PROMPT:
Could you copy, word for word, only the lines from the one containing "Tell me, of" through the last line of the records below, both included?

PROVIDED ENTRIES:
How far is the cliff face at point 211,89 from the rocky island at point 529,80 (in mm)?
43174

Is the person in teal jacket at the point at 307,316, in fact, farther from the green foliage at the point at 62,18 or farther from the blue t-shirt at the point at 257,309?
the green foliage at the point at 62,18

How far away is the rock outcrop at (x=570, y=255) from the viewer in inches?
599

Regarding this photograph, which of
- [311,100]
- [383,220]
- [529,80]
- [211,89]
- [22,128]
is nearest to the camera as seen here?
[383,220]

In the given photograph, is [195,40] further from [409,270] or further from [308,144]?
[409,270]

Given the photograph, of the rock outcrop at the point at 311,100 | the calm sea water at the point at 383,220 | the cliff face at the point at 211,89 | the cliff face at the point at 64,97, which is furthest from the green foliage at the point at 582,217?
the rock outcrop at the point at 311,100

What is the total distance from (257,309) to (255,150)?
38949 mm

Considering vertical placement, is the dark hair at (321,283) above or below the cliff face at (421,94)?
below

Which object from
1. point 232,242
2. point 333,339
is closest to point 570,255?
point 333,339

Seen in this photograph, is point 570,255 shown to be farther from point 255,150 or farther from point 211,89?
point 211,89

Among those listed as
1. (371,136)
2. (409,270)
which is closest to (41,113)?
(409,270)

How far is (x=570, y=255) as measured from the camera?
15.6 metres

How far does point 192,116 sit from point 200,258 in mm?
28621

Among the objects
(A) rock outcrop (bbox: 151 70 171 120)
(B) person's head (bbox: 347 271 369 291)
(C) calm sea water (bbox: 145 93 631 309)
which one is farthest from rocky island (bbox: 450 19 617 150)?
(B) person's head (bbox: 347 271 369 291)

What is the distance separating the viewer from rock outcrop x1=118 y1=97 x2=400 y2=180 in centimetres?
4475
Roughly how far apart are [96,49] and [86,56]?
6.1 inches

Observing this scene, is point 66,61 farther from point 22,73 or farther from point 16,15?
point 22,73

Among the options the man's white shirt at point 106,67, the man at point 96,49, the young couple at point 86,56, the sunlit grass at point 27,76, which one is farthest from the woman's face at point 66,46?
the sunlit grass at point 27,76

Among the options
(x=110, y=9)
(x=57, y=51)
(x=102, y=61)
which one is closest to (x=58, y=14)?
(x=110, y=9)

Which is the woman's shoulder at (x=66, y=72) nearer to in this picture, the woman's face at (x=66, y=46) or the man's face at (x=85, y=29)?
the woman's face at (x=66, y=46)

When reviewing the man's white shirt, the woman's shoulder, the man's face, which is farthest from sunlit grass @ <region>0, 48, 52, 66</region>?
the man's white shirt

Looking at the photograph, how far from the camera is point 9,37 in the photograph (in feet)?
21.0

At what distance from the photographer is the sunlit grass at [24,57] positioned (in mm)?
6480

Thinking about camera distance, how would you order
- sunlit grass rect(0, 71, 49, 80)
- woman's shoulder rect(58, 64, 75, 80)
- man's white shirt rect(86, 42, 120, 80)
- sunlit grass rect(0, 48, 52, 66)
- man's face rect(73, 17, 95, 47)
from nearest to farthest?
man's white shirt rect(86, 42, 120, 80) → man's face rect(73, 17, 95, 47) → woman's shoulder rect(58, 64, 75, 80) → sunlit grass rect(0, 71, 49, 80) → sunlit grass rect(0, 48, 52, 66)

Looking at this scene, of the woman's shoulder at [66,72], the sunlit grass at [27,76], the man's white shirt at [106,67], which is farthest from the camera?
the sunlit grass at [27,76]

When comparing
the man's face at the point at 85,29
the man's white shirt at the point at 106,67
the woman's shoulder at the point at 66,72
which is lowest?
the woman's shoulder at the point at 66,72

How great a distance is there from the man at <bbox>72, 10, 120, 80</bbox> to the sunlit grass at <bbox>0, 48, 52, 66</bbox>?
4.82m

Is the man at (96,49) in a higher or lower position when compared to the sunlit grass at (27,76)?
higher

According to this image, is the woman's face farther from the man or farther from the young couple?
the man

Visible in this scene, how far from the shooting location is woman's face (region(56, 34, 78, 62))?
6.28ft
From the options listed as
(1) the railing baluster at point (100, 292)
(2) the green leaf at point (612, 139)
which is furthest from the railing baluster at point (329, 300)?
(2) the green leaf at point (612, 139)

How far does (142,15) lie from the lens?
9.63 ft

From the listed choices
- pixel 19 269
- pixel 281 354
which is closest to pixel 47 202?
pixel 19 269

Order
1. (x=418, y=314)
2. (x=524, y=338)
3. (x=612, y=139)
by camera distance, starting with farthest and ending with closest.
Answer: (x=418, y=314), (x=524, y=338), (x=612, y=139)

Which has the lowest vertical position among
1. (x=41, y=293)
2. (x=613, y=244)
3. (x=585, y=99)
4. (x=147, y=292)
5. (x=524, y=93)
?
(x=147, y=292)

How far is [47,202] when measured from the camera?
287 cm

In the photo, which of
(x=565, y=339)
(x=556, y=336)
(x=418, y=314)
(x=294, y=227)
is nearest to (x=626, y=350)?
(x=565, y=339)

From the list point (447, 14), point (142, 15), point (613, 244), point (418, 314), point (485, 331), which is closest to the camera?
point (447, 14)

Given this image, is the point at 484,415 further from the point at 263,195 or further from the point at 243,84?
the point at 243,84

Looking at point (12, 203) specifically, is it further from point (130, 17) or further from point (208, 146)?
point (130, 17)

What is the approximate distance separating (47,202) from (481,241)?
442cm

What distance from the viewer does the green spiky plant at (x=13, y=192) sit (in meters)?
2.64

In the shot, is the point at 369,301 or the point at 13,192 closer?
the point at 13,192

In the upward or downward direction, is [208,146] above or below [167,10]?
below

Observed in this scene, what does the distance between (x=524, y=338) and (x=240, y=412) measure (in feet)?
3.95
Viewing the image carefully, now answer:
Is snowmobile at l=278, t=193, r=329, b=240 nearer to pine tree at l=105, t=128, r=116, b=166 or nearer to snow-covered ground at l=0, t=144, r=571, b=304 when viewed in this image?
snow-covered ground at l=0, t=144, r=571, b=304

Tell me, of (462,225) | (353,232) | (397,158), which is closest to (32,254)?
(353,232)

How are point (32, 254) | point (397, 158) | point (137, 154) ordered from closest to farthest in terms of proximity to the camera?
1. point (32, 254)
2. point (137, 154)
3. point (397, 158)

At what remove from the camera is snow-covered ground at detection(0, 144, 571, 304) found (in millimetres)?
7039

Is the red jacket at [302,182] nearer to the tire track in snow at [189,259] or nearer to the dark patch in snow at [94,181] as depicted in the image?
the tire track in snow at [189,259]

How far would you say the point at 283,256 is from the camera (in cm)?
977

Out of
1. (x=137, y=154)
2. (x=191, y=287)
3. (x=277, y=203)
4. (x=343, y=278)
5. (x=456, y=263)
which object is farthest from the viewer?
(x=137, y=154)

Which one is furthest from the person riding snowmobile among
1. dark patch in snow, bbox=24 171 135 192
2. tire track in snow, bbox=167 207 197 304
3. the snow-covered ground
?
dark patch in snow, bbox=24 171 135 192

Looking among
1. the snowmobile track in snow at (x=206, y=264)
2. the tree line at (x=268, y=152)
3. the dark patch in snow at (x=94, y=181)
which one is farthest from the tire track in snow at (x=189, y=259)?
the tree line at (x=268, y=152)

REPLY TO THE EXERCISE:
Tell me, of (462,225) | (353,232) | (397,158), which is closest to (32,254)?
(353,232)

How are point (32, 254) | point (397, 158) | point (137, 154) ordered from closest to farthest in terms of proximity to the camera?
1. point (32, 254)
2. point (137, 154)
3. point (397, 158)

At what remove from the camera is snow-covered ground at detection(0, 144, 571, 304) found (in millimetres)?
7039

Is the red jacket at [302,182] nearer to the tire track in snow at [189,259] or nearer to the dark patch in snow at [94,181] as depicted in the image?
the tire track in snow at [189,259]

How far would you say the point at 283,256 is from the camera (in cm)?
977

Out of
1. (x=137, y=154)
2. (x=191, y=287)
3. (x=277, y=203)
4. (x=343, y=278)
5. (x=456, y=263)
which object is farthest from the viewer?
(x=137, y=154)

Which one is furthest from the person riding snowmobile among
1. dark patch in snow, bbox=24 171 135 192
2. tire track in snow, bbox=167 207 197 304
3. the snow-covered ground
?
dark patch in snow, bbox=24 171 135 192

Looking among
1. the snowmobile track in snow at (x=206, y=264)
2. the tree line at (x=268, y=152)
3. the dark patch in snow at (x=94, y=181)
which one is farthest from the tire track in snow at (x=189, y=259)?
the tree line at (x=268, y=152)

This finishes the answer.